Nem todos estarão de mãos entrelaçadas, mas isso não é decisivo. Ouço muitos relatos de casais que estão passando a quarentena cada um em seu canto porque um dos dois trabalha com serviços essenciais ou está na linha de frente do combate à doença. Ainda assim, eles se fazem presentes, por meio de mensagens carinhosas, conversas em vídeo ou um buquê de flores por delivery. O que estão fazendo, na realidade, é transformar a ausência física em prova de amor.
Dificuldade maior enfrentam aqueles que a nova ordem mundial pegou num momento em que não dividiam as delícias do amor com ninguém em particular. Mas acredito que obstáculos existem para ser superados. É bonito ver casais se conhecendo por mensagens, construindo confiança mútua e estabelecendo pactos antes de se encontrarem pessoalmente. Começar um namoro virtual não é possibilidade que deva ser descartada. Quando menos, a postergação do contato físico traz uma carga de emoção que pode ser recompensadora tanto no encontro próximo como no futuro mais longínquo, quando a lembrança do platonismo imposto pelas circunstâncias ajudar a alimentar o amor de uma vida inteira.

Dados de localização espacial
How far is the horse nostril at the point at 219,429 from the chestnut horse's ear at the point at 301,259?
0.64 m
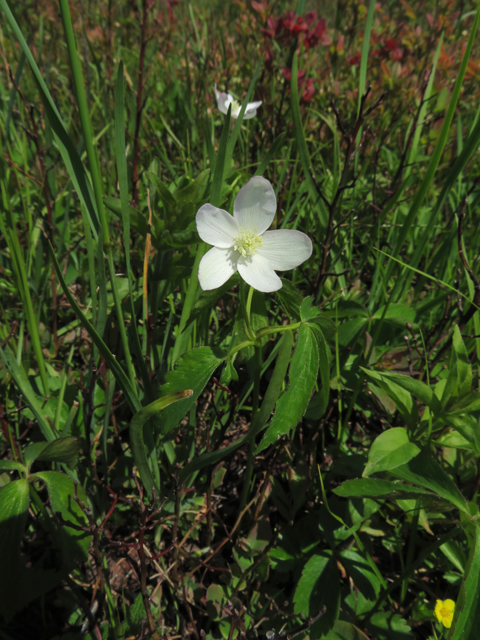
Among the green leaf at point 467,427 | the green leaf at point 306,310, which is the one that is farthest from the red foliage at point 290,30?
the green leaf at point 467,427

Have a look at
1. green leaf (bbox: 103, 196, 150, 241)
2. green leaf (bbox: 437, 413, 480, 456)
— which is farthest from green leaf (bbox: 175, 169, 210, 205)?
green leaf (bbox: 437, 413, 480, 456)

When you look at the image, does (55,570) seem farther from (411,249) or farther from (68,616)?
(411,249)

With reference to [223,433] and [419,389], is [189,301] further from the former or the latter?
[419,389]

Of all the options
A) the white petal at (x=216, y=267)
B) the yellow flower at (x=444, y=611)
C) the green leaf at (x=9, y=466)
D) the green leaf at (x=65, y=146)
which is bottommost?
the yellow flower at (x=444, y=611)

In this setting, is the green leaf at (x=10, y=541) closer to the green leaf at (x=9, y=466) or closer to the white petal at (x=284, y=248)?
the green leaf at (x=9, y=466)

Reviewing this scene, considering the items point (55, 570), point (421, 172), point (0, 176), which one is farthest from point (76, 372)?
point (421, 172)

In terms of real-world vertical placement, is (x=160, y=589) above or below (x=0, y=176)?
below

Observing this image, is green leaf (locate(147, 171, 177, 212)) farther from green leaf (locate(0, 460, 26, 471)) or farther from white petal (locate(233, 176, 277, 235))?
green leaf (locate(0, 460, 26, 471))

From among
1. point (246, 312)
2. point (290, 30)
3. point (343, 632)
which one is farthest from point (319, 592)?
point (290, 30)
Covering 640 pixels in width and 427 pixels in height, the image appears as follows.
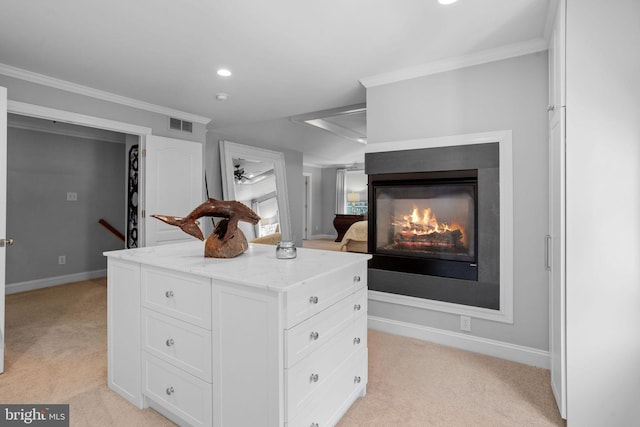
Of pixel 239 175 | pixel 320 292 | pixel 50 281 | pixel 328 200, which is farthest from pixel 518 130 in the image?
pixel 328 200

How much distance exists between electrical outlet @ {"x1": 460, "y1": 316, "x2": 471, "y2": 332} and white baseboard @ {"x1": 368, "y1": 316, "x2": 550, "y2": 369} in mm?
58

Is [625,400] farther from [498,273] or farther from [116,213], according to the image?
[116,213]

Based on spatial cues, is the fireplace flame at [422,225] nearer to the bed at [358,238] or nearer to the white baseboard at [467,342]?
the white baseboard at [467,342]

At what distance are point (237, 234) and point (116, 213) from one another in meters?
4.51

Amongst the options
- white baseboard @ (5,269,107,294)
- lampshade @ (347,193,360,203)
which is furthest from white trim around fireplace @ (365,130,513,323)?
lampshade @ (347,193,360,203)

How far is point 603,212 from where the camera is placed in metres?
1.65

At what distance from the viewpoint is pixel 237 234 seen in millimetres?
1941

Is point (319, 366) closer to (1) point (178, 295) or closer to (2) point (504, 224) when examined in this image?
(1) point (178, 295)

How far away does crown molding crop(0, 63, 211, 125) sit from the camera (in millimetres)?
2859

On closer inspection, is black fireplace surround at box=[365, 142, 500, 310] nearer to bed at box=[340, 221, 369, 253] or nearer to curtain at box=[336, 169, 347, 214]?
bed at box=[340, 221, 369, 253]

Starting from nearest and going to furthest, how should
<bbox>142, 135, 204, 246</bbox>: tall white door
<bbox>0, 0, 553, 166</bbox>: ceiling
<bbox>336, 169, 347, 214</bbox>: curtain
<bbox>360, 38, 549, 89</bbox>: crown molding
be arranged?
<bbox>0, 0, 553, 166</bbox>: ceiling
<bbox>360, 38, 549, 89</bbox>: crown molding
<bbox>142, 135, 204, 246</bbox>: tall white door
<bbox>336, 169, 347, 214</bbox>: curtain

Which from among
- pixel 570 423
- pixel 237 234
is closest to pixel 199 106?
pixel 237 234

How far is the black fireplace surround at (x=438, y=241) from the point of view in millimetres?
2576

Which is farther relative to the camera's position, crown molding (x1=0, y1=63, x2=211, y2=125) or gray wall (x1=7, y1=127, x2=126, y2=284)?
gray wall (x1=7, y1=127, x2=126, y2=284)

Tarefa: Reproduza na íntegra o trecho sobre casais e namoro durante a quarentena, sem mudar nenhuma palavra.

Resposta a seguir:
Nem todos estarão de mãos entrelaçadas, mas isso não é decisivo. Ouço muitos relatos de casais que estão passando a quarentena cada um em seu canto porque um dos dois trabalha com serviços essenciais ou está na linha de frente do combate à doença. Ainda assim, eles se fazem presentes, por meio de mensagens carinhosas, conversas em vídeo ou um buquê de flores por delivery. O que estão fazendo, na realidade, é transformar a ausência física em prova de amor.
Dificuldade maior enfrentam aqueles que a nova ordem mundial pegou num momento em que não dividiam as delícias do amor com ninguém em particular. Mas acredito que obstáculos existem para ser superados. É bonito ver casais se conhecendo por mensagens, construindo confiança mútua e estabelecendo pactos antes de se encontrarem pessoalmente. Começar um namoro virtual não é possibilidade que deva ser descartada. Quando menos, a postergação do contato físico traz uma carga de emoção que pode ser recompensadora tanto no encontro próximo como no futuro mais longínquo, quando a lembrança do platonismo imposto pelas circunstâncias ajudar a alimentar o amor de uma vida inteira.